## INSTRUCTIONS FOR THE TASK:
Write out everything in the Freon passage from "If you move" down to "without knowing it.", word for word.

## SOURCE PASSAGE:
If you move or transport an old freezer, the Freon container can puncture and release gas. Most freezers that were manufactured before 1995 contain Freon. If you suspect that your freezer is older than 1995, be cautious of Freon. If you're using a freezer that contains Freon and you suddenly find your appliance isn't keeping food cold, you may have a Freon leak.


Freon (chlorofluorocarbon gas or CFC) is generally identified as a refrigerant inside a protective metal container or bottle. It may be labeled as Freon 113 or CFC-113. It's a colorless, non-flammable substance but can be identified as having an odor of fresh-cut grass if it's leaking. Freon is stored in airtight aerosol containers that keep the chemicals from escaping before and during use. Because Freon is invisible, it's possible to have a leak that's hazardous to your health without knowing it.


If you come in contact with Freon it's important to seek medical attention immediately. Symptoms may include an irregular heartbeat, burning or irritated skin, vomiting, burning eyes, burning of the nose and tongue, loss of vision, throat swelling and difficulty breathing. In rare cases, people who abuse inhalants may become overexposed to Freon and the consequences can be deadly. Seek fresh air and try to stay as far away from the Freon leak as possible. Consult with emergency care or poison control personnel for proper removal of the Freon leak.

## EXERCISE DATA:

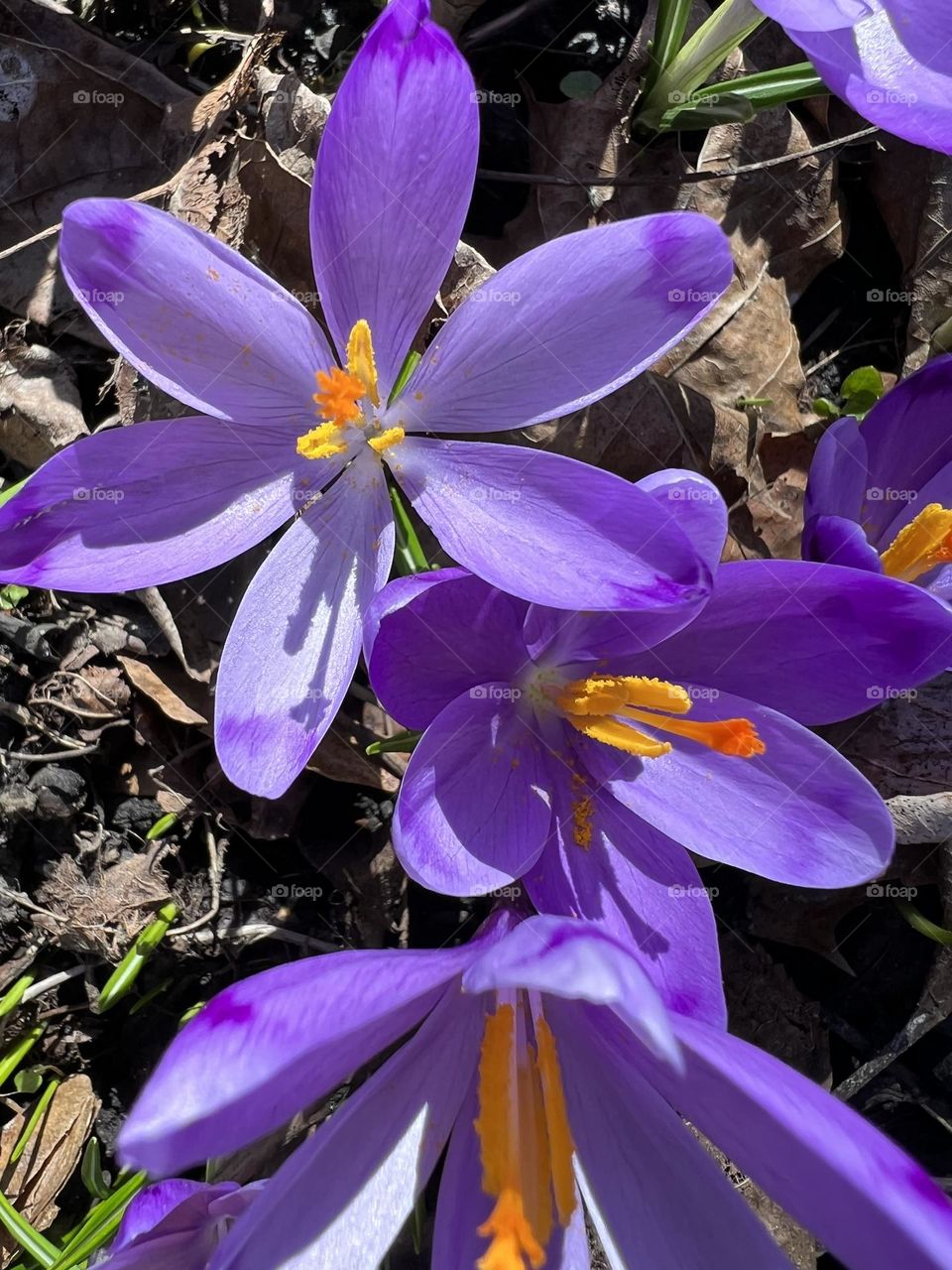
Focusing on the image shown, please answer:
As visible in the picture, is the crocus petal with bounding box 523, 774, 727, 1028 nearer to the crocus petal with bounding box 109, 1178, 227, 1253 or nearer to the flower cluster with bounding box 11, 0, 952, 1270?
the flower cluster with bounding box 11, 0, 952, 1270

## RESULT OF THIS TASK:
If you move or transport an old freezer, the Freon container can puncture and release gas. Most freezers that were manufactured before 1995 contain Freon. If you suspect that your freezer is older than 1995, be cautious of Freon. If you're using a freezer that contains Freon and you suddenly find your appliance isn't keeping food cold, you may have a Freon leak.


Freon (chlorofluorocarbon gas or CFC) is generally identified as a refrigerant inside a protective metal container or bottle. It may be labeled as Freon 113 or CFC-113. It's a colorless, non-flammable substance but can be identified as having an odor of fresh-cut grass if it's leaking. Freon is stored in airtight aerosol containers that keep the chemicals from escaping before and during use. Because Freon is invisible, it's possible to have a leak that's hazardous to your health without knowing it.